Monday, October 17, 2011

How much 'Jane' is there in Campion's 'Janet'?


Here's a well-researched, intelligent and grown-up view on this topic. How refreshing!

Jane Campion: Authorship and Personal Cinema
by Alistair Fox
Indiana University Press (2011)

Publisher's Blurb:

Alistair Fox explores the dynamics of the creative process involved in cinematic representation in the films of Jane Campion, one of the most highly regarded of contemporary filmmakers. Utilizing a wealth of new material—including interviews with Campion and her sister and personal writings of her mother—Fox traces the connections between the filmmaker’s complex background and the thematic preoccupations of her films, from her earliest short, Peel, to 2009’s Bright Star. He establishes how Campion’s deep investment in family relationships informs her aesthetic strategies, revealed in everything from the handling of shots and lighting, to the complex system of symbolic images repeated from one film to the next.


The chapter dedicated to discussing Jane Campion's adaptation of Janet Frame's autobiography is called:

"How painful it is to have a family member with a problem like that": Authorship as Creative Adaptation in An Angel at My Table.

I can highly recommend Alistair Fox's book for its analysis of the ways in which the Campion film diverges from the text it adapts - Frame's autobiography - in order to play out and project Jane's own preoccupations and personal themes onto Janet's story.

One of the issues Fox identifies is the fact that the father in the Angel movie appears to have been lifted out of somewhere other than Frame's life. Some of the scenes concerning the father and daughter have been fictionalised.

I can testify, having watched the videotape of the Campion movie with Janet Frame at her home, that when she saw scenes like the one where 'Janet' returns to her family home after her father's death, and tries on his boots, she exclaimed "I would never have done something like that!"

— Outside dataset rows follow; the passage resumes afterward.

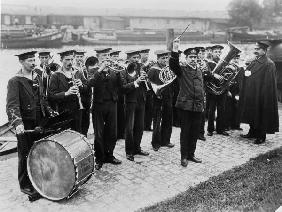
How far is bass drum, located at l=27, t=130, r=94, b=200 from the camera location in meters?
5.91

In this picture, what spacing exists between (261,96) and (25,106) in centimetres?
593

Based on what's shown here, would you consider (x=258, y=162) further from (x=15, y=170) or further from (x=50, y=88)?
(x=15, y=170)

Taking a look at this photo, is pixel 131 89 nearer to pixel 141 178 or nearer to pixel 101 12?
pixel 141 178

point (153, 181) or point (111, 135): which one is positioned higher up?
point (111, 135)

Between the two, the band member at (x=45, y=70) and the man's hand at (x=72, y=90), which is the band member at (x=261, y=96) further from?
the band member at (x=45, y=70)

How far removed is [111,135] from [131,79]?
1277 mm

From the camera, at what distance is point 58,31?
47.2 meters

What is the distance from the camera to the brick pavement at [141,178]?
239 inches

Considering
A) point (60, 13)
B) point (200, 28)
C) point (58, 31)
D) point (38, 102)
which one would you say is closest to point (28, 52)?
point (38, 102)

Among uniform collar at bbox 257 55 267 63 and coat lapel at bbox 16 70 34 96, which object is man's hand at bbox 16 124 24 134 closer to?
coat lapel at bbox 16 70 34 96

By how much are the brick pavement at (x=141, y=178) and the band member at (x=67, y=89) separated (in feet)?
4.34

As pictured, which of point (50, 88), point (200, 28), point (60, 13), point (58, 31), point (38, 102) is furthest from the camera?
point (200, 28)

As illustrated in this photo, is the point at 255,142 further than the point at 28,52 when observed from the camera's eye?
Yes

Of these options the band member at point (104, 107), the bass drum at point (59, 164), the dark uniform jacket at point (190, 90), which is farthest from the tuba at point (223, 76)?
the bass drum at point (59, 164)
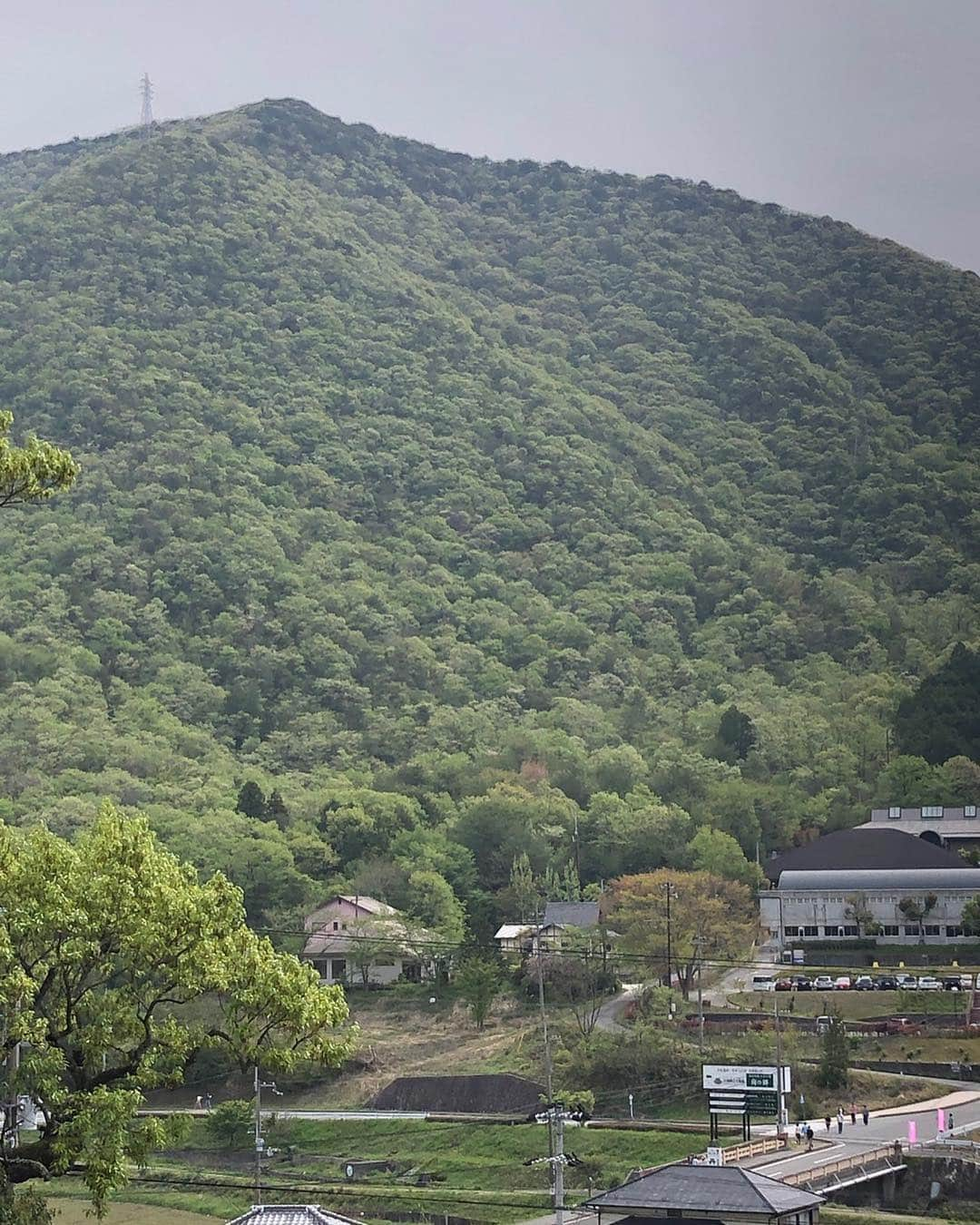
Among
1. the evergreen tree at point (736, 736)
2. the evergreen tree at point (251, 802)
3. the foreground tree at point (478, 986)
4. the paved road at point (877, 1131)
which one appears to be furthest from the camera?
the evergreen tree at point (736, 736)

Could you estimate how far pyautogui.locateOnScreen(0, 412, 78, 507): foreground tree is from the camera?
19422 millimetres

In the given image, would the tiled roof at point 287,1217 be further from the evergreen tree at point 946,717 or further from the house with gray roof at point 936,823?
the evergreen tree at point 946,717

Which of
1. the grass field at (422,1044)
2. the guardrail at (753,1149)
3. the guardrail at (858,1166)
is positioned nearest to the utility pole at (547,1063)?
the grass field at (422,1044)

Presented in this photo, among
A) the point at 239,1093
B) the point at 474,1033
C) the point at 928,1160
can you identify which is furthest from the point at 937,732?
the point at 928,1160

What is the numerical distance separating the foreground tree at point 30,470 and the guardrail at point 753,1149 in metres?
33.3

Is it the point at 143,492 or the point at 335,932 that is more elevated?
the point at 143,492

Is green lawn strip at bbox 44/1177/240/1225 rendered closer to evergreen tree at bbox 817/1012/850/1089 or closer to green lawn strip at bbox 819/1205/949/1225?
green lawn strip at bbox 819/1205/949/1225

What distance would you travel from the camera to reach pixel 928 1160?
50031mm

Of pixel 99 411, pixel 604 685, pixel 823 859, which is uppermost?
pixel 99 411

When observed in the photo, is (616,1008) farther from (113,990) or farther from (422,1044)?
(113,990)

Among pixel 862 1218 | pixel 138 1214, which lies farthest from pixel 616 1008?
pixel 862 1218

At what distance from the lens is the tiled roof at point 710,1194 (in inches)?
1319

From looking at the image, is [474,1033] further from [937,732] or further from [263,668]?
[263,668]

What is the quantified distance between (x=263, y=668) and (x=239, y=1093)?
73.7 meters
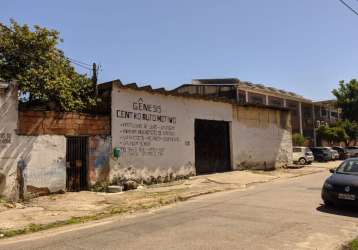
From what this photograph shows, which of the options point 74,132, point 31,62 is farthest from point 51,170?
point 31,62

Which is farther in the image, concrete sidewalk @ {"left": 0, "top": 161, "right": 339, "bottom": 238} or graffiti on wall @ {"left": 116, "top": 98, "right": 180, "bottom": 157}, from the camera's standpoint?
graffiti on wall @ {"left": 116, "top": 98, "right": 180, "bottom": 157}

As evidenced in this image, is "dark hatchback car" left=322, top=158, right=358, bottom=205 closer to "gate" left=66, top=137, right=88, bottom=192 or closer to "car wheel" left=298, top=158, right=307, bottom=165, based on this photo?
"gate" left=66, top=137, right=88, bottom=192

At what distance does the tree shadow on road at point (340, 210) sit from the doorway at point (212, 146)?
432 inches

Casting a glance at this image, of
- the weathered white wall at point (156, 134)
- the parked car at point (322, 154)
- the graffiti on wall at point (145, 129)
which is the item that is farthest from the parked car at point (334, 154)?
the graffiti on wall at point (145, 129)

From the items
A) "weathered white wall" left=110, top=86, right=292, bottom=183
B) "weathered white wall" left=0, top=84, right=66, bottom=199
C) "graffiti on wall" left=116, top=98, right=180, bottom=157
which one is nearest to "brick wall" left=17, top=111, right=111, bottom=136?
"weathered white wall" left=0, top=84, right=66, bottom=199

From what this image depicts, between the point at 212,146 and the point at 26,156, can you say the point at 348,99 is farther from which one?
the point at 26,156

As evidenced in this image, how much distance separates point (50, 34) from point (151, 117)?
5723mm

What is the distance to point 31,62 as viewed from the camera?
50.9 feet

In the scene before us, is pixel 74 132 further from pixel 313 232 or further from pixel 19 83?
pixel 313 232

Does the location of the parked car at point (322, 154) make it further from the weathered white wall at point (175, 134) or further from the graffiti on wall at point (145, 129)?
the graffiti on wall at point (145, 129)

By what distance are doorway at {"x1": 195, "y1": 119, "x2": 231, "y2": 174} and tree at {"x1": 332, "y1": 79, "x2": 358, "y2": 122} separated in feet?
120

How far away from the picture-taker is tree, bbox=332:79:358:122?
53.2 meters

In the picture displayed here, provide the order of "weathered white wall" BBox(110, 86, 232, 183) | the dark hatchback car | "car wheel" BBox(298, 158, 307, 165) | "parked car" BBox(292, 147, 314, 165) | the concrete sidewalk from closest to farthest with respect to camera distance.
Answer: the concrete sidewalk, the dark hatchback car, "weathered white wall" BBox(110, 86, 232, 183), "parked car" BBox(292, 147, 314, 165), "car wheel" BBox(298, 158, 307, 165)

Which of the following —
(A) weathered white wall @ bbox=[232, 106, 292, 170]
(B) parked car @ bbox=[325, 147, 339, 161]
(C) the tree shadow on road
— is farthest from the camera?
(B) parked car @ bbox=[325, 147, 339, 161]
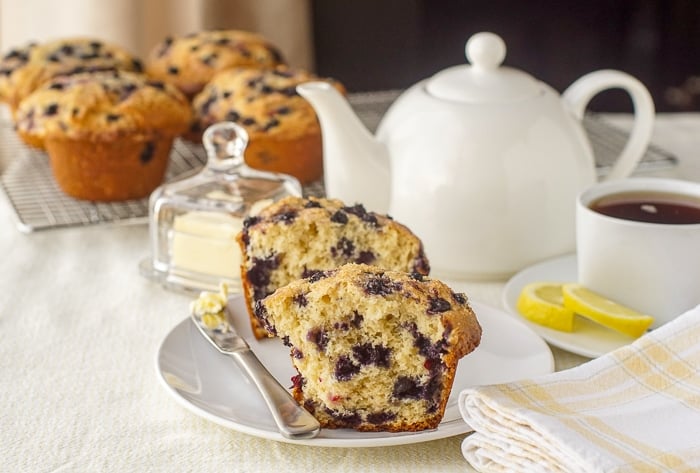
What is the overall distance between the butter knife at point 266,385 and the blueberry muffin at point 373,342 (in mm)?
35

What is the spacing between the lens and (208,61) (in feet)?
8.68

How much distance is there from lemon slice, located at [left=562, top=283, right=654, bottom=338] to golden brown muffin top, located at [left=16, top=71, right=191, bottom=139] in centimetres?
102

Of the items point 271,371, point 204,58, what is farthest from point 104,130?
point 271,371

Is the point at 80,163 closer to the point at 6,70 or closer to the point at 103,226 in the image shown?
the point at 103,226

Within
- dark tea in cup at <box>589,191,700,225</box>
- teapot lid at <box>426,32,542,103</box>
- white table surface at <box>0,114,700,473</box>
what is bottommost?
white table surface at <box>0,114,700,473</box>

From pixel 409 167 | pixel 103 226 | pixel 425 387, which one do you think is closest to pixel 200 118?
pixel 103 226

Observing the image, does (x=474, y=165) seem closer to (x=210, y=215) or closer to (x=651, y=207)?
(x=651, y=207)

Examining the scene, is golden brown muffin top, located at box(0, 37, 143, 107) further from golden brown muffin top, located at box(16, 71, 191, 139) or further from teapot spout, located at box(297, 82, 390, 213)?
teapot spout, located at box(297, 82, 390, 213)

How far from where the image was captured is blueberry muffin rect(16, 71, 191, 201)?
2105 millimetres

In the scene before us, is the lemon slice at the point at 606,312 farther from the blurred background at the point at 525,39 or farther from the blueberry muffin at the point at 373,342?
the blurred background at the point at 525,39

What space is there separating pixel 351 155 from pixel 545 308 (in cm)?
46

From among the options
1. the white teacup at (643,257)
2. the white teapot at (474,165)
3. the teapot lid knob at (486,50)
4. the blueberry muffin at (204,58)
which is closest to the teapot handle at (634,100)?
the white teapot at (474,165)

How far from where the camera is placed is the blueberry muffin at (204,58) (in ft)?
8.66

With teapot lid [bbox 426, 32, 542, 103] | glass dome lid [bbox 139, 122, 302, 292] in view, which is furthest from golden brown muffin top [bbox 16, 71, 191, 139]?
teapot lid [bbox 426, 32, 542, 103]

Consequently, the influence of Frame's mother Lottie in the movie, has been altered and downplayed.

Alistair Fox notes that Campion's depiction of Janet is consistent with
"a child who has suffered emotional deprivation because of some disturbance in the process of primordial psychic structuring that should have taken place through the infant-mother relationship. Campion appears to have constructed Janet as an embodiment, or emblem, of this condition of narcissistic fragility" (page 98).
Fox goes on to document that in interviews and elsewhere Campion herself has identified strongly with this condition: "We all feel vulnerable and unchosen, unlovable, uncared about in one way or another" she said in her director's commentary to the film. But by going back to Janet Frame's text Fox is able to ascertain that there is not in fact any evidence for this aspect to Frame's childhood:
'There is nothing in Frame's autobiography to suggest that Janet's parents neglected her or left her feeling unloved, nor that she felt a "desperate need for attention". These states of mind appear to be imputed as a result of Jane Campion's projections.'
All this creativity and transformation from the page to the screen is as one would expect of the work of a great artist like Jane Campion. Unfortunately over time the Campion movie has been read by many almost as a documentary or 'biopic' of Janet Frame's life, and has led from the sublime poetry of the film - which on one of its levels is an inspiring study in the struggle of a female artist to survive adversity and to triumph over it - to the absurd ridiculousness of posthumous speculations about Janet Frame's 'mental state' based on the behaviour of the actors in the Campion film.